For heavy individual users, GitHub introduced Copilot Max, priced at USD 100 (approx. RM460) per month with USD 200 (approx. RM920) in credits, aimed at sustained high-volume agent use without constant limits. For organizations, per-seat prices for Business and Enterprise remain at USD 19 (approx. RM87) and USD 39 (approx. RM180) with matching credit allotments, though they do not receive flex allotments. Instead, business and enterprise credits are pooled at the organization level, so power users can draw more while light users offset them. GitHub added layered budget controls: a universal user cap, per-user overrides, cost center budgets, and an enterprise-wide budget that governs what happens when pooled credits run out. This structure gives teams more control over GitHub Copilot pricing while shifting responsibility for managing AI credits cost from GitHub’s balance sheet to administrators.
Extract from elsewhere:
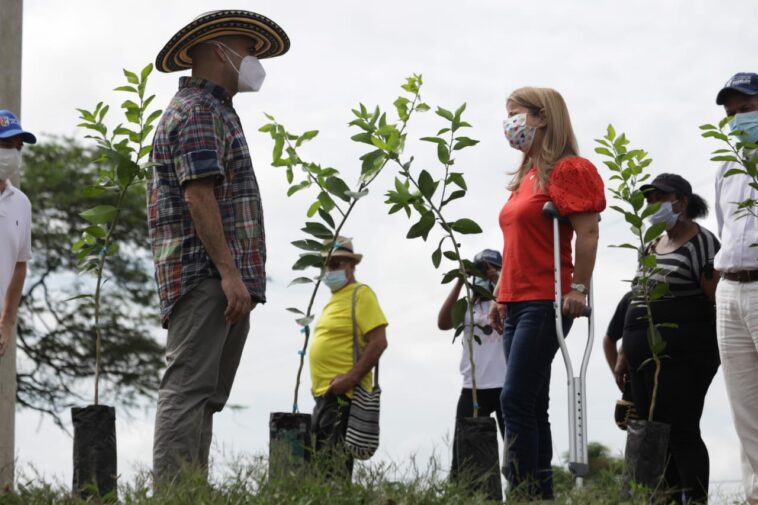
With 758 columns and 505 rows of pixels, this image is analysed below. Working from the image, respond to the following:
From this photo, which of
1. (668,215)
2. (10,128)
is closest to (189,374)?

Why Some Developers See 10x Cost Spikes

Although headline Copilot subscription prices have not changed, many users report their AI credits draining far faster than expected. Developers on GitHub’s community forums describe burning through large percentages of their monthly allowance in a single day, with one user posting they had 3,705 credits left from 7,000 after day one. Another said a typical month once used 60% of their credits, but under token-based billing, almost 20% disappeared on the first day. Reports collected by third-party coverage show some users estimating their monthly bills rising from USD 39 (approx. RM180) to nearly USD 1,800 (approx. RM8,280) under the new system. One commenter complained that “my 12% of total AI credits burned like anything for very minor task,” highlighting how complex or multi-file suggestions can consume many tokens even when code edits appear small.
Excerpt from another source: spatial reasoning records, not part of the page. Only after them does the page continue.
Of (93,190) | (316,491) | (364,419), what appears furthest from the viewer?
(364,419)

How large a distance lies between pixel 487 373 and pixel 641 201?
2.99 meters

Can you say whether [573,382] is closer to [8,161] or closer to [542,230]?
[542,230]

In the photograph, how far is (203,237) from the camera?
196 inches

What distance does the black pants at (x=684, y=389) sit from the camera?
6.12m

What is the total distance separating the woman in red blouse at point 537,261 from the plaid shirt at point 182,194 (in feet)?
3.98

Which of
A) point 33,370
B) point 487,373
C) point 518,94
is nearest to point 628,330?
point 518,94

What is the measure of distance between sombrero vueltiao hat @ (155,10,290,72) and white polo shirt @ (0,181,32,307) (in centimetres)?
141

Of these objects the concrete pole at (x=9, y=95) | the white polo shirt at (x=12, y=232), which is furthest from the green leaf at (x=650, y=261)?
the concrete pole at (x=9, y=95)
Who Wins, Who Loses, and How to Adapt

Token-based billing rewards precise, efficient Copilot use and penalizes long, exploratory sessions or heavy agents that traverse entire repositories. Light users who stick to short completions and targeted chat may see GitHub Copilot pricing stay flat or even fall, especially since standard code completions and next edit suggestions do not consume credits. Power users, meanwhile, face a tradeoff: pay more for plans like Copilot Max or reduce token spend by changing workflows. Some developers say they will switch tools, while others plan to use AI in a “very focused” way to stay within budgets. For teams, pooled credits and strict budget controls can limit surprises, but admins must monitor AI credits cost dashboards and adjust allocations or cost center budgets. The practical message for developers is clear: measure typical token usage now and treat AI like any other metered cloud resource.